- **What the task asks**: Format the records as a Markdown table with the columns Row and Line, starting at the line that contains "What length separates" and ending at the end of the records. Skip blank lines and leave the pictures out.

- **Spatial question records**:
====================
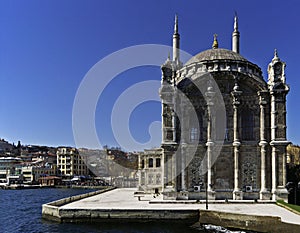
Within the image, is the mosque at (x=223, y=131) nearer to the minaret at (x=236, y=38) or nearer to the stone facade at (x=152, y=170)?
the minaret at (x=236, y=38)

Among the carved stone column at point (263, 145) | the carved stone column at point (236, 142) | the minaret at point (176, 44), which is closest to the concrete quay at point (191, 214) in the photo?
the carved stone column at point (263, 145)

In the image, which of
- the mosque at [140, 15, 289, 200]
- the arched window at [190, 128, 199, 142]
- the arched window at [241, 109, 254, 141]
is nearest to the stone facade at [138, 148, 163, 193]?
the arched window at [190, 128, 199, 142]

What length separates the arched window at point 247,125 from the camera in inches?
1520

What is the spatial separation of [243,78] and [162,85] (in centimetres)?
826

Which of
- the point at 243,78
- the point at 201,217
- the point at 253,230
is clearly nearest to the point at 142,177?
the point at 243,78

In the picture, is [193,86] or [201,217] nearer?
[201,217]

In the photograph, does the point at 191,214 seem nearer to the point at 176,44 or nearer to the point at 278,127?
the point at 278,127

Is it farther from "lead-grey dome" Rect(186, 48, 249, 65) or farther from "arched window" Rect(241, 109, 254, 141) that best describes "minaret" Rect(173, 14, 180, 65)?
"arched window" Rect(241, 109, 254, 141)

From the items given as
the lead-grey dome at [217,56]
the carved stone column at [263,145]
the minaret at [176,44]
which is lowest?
the carved stone column at [263,145]

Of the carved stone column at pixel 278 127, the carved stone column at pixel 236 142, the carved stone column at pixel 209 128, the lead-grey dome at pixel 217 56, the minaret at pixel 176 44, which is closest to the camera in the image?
the carved stone column at pixel 278 127

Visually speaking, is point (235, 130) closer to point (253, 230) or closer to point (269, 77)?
point (269, 77)

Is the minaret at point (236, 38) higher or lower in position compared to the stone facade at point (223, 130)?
higher

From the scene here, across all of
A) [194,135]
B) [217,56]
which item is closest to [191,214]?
[194,135]

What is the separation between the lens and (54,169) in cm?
12250
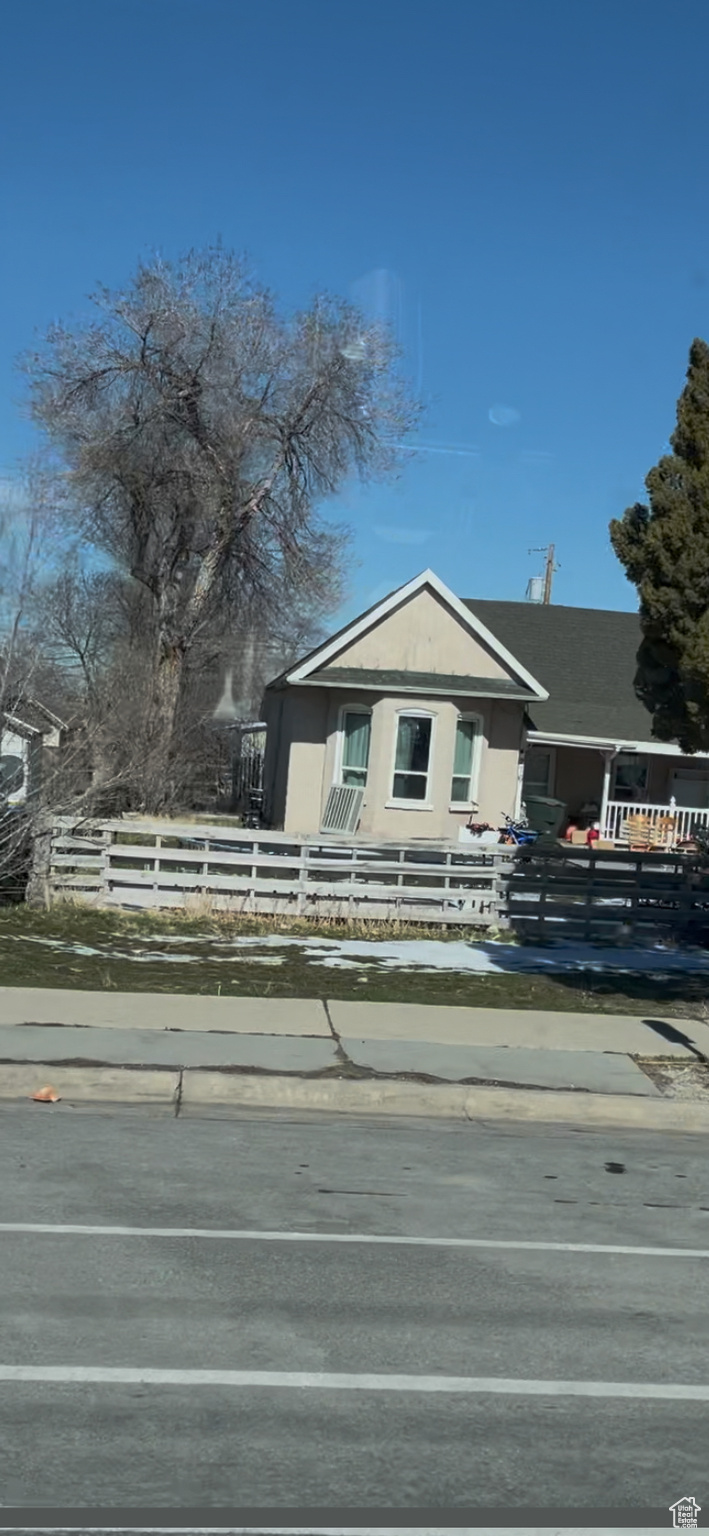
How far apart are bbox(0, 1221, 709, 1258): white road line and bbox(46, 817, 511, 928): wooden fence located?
====================
- **Answer for the task**:
| Row | Line |
|---|---|
| 1 | What length separates the arched window at point 247,125 from the camera in inches? |
| 2 | 1520 |
| 3 | What is the spatial separation of [243,78] and [162,85] (in centimetres)? |
| 4 | 826 |
| 5 | Which of |
| 6 | - the point at 243,78 |
| 7 | - the point at 201,217 |
| 8 | - the point at 253,230 |
| 9 | is clearly nearest to the point at 142,177? |
| 10 | the point at 243,78 |
| 11 | In the picture, is [193,86] or [201,217] nearer? |
| 12 | [201,217] |
| 13 | In the photograph, does the point at 191,214 seem nearer to the point at 176,44 or nearer to the point at 278,127? |
| 14 | the point at 278,127 |
| 15 | Is it farther from "lead-grey dome" Rect(186, 48, 249, 65) or farther from "arched window" Rect(241, 109, 254, 141) that best describes "minaret" Rect(173, 14, 180, 65)? |
| 16 | "arched window" Rect(241, 109, 254, 141) |
| 17 | From the items given as |
| 18 | the lead-grey dome at [217,56] |
| 19 | the carved stone column at [263,145] |
| 20 | the minaret at [176,44] |
| 21 | which is lowest? |
| 22 | the carved stone column at [263,145] |
| 23 | Of the carved stone column at pixel 278 127, the carved stone column at pixel 236 142, the carved stone column at pixel 209 128, the lead-grey dome at pixel 217 56, the minaret at pixel 176 44, which is closest to the camera in the image? |
| 24 | the carved stone column at pixel 278 127 |
| 25 | Visually speaking, is point (235, 130) closer to point (253, 230) or closer to point (269, 77)? |
| 26 | point (269, 77) |
| 27 | Is the minaret at point (236, 38) higher or lower in position compared to the stone facade at point (223, 130)? |
| 28 | higher |
| 29 | From the scene here, across all of |
| 30 | A) [194,135] |
| 31 | B) [217,56] |
| 32 | which item is closest to [191,214]? |
| 33 | [194,135] |
| 34 | What is the separation between the lens and (54,169) in cm? |
| 35 | 12250 |
| 36 | How far apart are bbox(0, 1221, 709, 1258): white road line and bbox(46, 817, 511, 928): wooden fence located? |